SOR VERÓNICA Y SU HERMANO OBISPO

135 hermanas, casi todas con carrera universitaria.

Cuenta Paché Merayo en El Comercio que la crisis gobierna desde hace tiempo los calendarios globales. Pero cuando se menta nadie duda de que el discurso siguiente será económico. El paro, los déficit… Pero hay muchos otros escenarios para la recesión. La Iglesia bien los sabe. Aquejada desde hace lustros de un más que notable descenso de vocaciones, vive una crisis prolongada con los seminarios vacíos y los monasterios y conventos habitados por religiosos que superan los sesenta.

Sin embargo, en mitad de este océano ya casi asumido por Roma, aparece una monja, sor Verónica, antes María José Berzosa, hermana de Raúl Berzosa, el obispo auxiliar de Oviedo. Ella sola, con su sonrisa imborrable y sus nuevas energías, ha logrado que en su convento de las Clarisas de Lerma, no sólo la ocupación sea histórica con 135 religiosas de clausura, sino que haya una lista de espera a sus puertas de otro centenar de aspirantes a novicias.

Sor Verónica, además de unos ojos verdes impresionantes y un pasado de estudiante de Medicina, amiga de la diversión, tiene una fórmula mágica, un misterio que nadie ha podido resolver y que ha llegado a ser aplaudido en el mismísimo Vaticano, donde ya nadie se lleva las manos a la cabeza al comprobar que en toda España han ingresado 20 nuevos monjes en la orden jesuítica, sólo dos en la de San Vicente de Paúl, y cinco en los Franciscanos.

La respuesta ante el convento de las hermanas clarisas rompe con todas las previsiones. Pero no sólo por número. Sor Verónica, que tenía sólo 18 años cuando dejó el mundanal ruido por la celda en la que desde hace años observa la misma naturaleza, ha conseguido rodearse de jóvenes religiosas casi todas con carreras universitarias. Ahora la media de edad en su ‘casa’ está en la treintena, cuando al llegar ella, en 1984, todas habían entrado ya en la tercera edad.

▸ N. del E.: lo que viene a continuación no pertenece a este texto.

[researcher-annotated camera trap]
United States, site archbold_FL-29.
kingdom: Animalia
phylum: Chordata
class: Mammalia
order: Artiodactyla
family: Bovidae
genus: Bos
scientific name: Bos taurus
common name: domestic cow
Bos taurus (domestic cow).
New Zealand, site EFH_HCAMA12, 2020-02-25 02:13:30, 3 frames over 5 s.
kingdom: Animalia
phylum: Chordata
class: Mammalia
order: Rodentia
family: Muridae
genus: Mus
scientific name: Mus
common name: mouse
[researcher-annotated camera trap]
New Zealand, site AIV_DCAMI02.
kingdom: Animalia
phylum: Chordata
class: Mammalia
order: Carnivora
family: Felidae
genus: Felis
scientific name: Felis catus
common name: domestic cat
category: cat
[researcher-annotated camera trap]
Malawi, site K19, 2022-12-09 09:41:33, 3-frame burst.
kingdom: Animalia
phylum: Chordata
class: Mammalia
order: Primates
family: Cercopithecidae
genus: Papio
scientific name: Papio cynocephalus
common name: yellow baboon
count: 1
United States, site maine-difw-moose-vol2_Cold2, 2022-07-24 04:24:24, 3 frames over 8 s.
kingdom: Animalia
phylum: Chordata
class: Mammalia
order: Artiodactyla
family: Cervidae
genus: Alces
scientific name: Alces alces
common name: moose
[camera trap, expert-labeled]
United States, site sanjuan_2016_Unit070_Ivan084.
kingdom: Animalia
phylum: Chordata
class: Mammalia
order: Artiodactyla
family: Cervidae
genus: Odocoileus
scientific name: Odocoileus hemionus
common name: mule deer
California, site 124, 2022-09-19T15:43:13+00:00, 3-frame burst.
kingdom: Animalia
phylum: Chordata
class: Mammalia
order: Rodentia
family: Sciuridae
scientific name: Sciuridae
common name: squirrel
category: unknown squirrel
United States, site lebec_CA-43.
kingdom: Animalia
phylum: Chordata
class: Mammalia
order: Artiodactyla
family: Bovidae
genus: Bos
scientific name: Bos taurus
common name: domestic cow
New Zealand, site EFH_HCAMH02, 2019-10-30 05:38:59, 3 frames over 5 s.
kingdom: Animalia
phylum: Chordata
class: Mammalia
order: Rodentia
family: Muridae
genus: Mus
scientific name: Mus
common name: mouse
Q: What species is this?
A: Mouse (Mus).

Su hermano, absolutamente orgulloso de ella, se ríe cuando se le menciona lo guapa que es la monja de la familia, pero por consideración con su clausura advierte: «Para respetar su silencio debo responder con el mío».

Ella, sin embargo, en alguna ocasión ha confesado abiertamente que el obispo auxiliar, a cuya ordenación acudió hace cuatro años en Oviedo, es su «guía» y el camino en el que se quiere ver reflejada. Y es que sor Verónica, que nació en Aranda del Duero (Burgos) en un 27 de agosto de 1965, ha contado ya parte de su existencia en un libro, que va por la tercera edición. Se titula ‘ Clara ayer y hoy‘ y, siendo una reflexión de carácter teológico, permite acercarse a su pasado.

Cuenta en sus páginas, por ejemplo, que el día de su Primera Comunión su confesor le dio la primera clave de lo que debía ser su vida: «Si quieres ser feliz un día, estrena un par de zapatos; una semana, mata un cerdo; toda la vida, monja de clausura».

La metáfora caló en su mente de niña. Ya mayor cuenta: «Algo en mi interior me urgía a buscar sin descanso.Viendo cómo la gente destruía su vida, yo deseaba buscar algo que no se acabara, que fuera eterno». Está claro que lo encontró. Cuando decidió ingresar en el convento muchos apostaron que no duraría nada. Está claro que perdieron. Hoy es ella la maestra de las novicias y son decenas las jóvenes que llegan a Lerma atraídas por su imán irresistible.